In an embodiment, system 400 can classify potential targets based on an AI model. In applying the model, system 400 can evaluate the model based on features corresponding to observable properties of the potential targets, such as blood vessels, in image 465. For example, the features may include shape of a blood vessel (e.g., eccentricity, interior angles, or aspect ratio), size (e.g., minor or major axis length, diameter, or perimeter), number and complexity of branches, and the like. In an example, the model is a regression model, and system 400 evaluates the model as a probability function of the feature values, such as a weighted sum. In another example, the model is an artificial neural network such as a convolutional neural network, and system 400 evaluates the model by successively applying one or more hidden layers of neurons on the feature values. Each neuron can comprise a nonlinear activation function on its inputs. In particular, the first layer of neurons can apply nonlinear activation functions on all the feature values, and subsequent layers can apply nonlinear activation functions on all the outputs of the previous layers. Such an artificial neural network can adjust its weighted associations according to a learning rule based on an error value or another cost function. In the case of multiple hidden layers, system 400 can identify abstract features, based on the original set of input features, via deep learning.
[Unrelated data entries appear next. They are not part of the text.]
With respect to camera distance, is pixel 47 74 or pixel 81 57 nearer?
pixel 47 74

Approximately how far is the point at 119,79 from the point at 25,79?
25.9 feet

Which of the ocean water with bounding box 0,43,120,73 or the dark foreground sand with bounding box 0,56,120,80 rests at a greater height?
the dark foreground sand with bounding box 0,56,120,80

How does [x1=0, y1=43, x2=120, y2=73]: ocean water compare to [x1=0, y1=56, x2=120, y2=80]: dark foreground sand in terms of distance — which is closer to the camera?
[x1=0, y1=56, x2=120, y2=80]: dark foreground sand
Based on AI, the system may identify target 460, and/or may assist the clinician to identify targets by providing the clinician with identifying information characterizing potential targets. For example, the clinician may inform the system that the desired target is the patient's superior vena cava. In this example, the target identification logic may then determine that a particular blood vessel is the superior vena cava, and may accordingly flag this blood vessel for recommendation to the clinician as the insertion target. Alternatively, the target identification logic may automatically assume this identified blood vessel is the target, and may proceed to guide the clinician based on this assumption. In identifying a particular target, such as the SVC, the console may receive the ultrasound image 465, and may use image 465 as input into an AI-based model previously trained on ultrasound images of identified blood vessels. Evaluation of the AI-based model can result in a probability or confidence score that a blood vessel within the ultrasound image is the particular vessel requested by the user, e.g., the SVC.
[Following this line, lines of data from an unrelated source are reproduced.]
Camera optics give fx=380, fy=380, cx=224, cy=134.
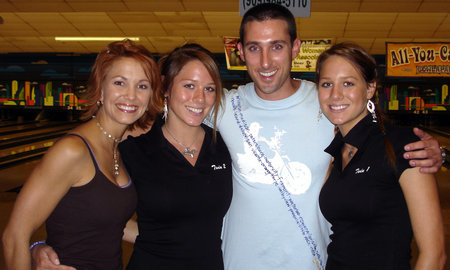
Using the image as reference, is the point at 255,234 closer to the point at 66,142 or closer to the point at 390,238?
the point at 390,238

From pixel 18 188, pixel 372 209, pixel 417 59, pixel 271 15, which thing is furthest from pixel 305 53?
pixel 372 209

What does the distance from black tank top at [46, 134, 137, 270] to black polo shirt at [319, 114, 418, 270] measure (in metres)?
0.89

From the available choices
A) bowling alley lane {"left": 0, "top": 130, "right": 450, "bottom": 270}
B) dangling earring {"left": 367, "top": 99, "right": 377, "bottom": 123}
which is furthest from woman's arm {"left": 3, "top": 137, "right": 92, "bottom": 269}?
bowling alley lane {"left": 0, "top": 130, "right": 450, "bottom": 270}

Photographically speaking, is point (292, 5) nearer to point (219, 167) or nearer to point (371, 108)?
point (371, 108)

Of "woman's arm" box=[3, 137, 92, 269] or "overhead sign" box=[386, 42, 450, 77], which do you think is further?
"overhead sign" box=[386, 42, 450, 77]

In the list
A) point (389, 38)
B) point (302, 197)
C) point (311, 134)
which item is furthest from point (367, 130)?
point (389, 38)

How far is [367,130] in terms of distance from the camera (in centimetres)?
155

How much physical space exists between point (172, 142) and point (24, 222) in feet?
2.28

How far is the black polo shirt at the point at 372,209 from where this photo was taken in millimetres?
1379

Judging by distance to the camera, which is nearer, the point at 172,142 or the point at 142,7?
the point at 172,142

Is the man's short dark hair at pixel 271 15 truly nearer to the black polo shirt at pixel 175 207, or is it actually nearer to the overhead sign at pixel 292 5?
the black polo shirt at pixel 175 207

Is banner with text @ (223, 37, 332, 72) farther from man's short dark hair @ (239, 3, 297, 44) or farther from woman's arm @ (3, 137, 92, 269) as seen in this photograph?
woman's arm @ (3, 137, 92, 269)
In an alternative example, the clinician may not inform the system of a particular desired target. In this case, the target identification logic may then identify all potential targets present in the ultrasound image 465, and may flag all these potential targets for communication to the clinician. In an example, the target identification logic may rank the potential targets, for example by relevance or importance as an insertion target, by confidence of the classification, etc., and may communicate the recommendations to the clinician in the order of the ranking. In identifying all potential targets present in the ultrasound image 465, the console may receive image 465, and may use image 465 as input into an AI-based model trained with ultrasound images of identified blood vessels. The console can evaluate the AI-based model for each respective potential target in the received image 465, resulting in a respective probability or confidence score that each respective potential target is any of a set of known targets.
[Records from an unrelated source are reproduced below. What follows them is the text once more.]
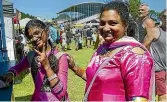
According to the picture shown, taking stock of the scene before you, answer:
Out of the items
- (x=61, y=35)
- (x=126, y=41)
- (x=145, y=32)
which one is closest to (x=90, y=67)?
(x=126, y=41)

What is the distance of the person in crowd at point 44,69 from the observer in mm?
2309

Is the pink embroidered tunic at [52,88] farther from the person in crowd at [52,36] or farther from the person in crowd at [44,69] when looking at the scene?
the person in crowd at [52,36]

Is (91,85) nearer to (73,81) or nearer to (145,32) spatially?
(145,32)

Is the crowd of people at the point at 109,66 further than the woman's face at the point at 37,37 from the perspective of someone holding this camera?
No

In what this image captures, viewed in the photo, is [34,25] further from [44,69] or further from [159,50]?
[159,50]

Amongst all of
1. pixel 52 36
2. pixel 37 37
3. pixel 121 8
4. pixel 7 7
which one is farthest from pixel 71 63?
pixel 52 36

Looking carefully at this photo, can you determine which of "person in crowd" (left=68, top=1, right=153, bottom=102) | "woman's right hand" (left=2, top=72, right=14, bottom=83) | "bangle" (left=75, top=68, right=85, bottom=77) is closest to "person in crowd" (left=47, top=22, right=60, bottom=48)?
"bangle" (left=75, top=68, right=85, bottom=77)

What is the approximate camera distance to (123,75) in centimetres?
175

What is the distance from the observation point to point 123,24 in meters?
1.88

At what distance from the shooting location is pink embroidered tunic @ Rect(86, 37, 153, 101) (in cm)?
167

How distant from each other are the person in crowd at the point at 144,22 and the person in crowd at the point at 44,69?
7.41 feet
Once the potential targets have been identified and/or flagged for display, the console can direct the display 450 to output identifying information about these targets to the user. For example, display 450 may show a predicted classification of target 460, such as a blood vessel type, location, or name, and may show a confidence level associated with this classification. The predicted classification can be based on the AI model, e.g. by choosing the classification with the highest confidence score or a classification with a confidence score higher than a threshold value, such as 95%. Alternatively, system 400 can suggest one or more potential targets for the clinician's approval, or even select the target automatically. For example, if more than one potential target is present in the depth-wise section of the patient's tissue on display 450, system 400 can indicate the potential targets to the user, e.g. by highlighting them on display 450, or can provide the user with a menu of one or more suggested targets, or select the target automatically. Such suggestions can be based on the output of the AI model, for example based on having a high confidence score.

The system can display the predicted classification of target 460 and/or of a list of potential targets based on the probability or confidence score from evaluating the AI-based segmentation or classification model using image 465 as input. For example, if image 465 contains two potential targets, and the system has been trained to recognize 90 identified target blood vessels, the system can evaluate a classification probability for each of the two potential targets being each the 90 known targets.

In an example, the system may determine with high confidence that the first potential target is a particular blood vessel, such as the SVC, and may accordingly identify the first potential target as such via display 450. The system may identify the first potential target when the probability or confidence score from the AI-based model exceeds a threshold, for example greater than 97% confidence. In another example, the system may identify that the second potential target has a 75% chance of being the right renal vein, and a 25% chance of being the right suprarenal vein, and may accordingly display both of these probabilities via display 450. The system may display multiple probabilities when the scores from the AI-based model are lower than a threshold, for example lower than 97% confidence.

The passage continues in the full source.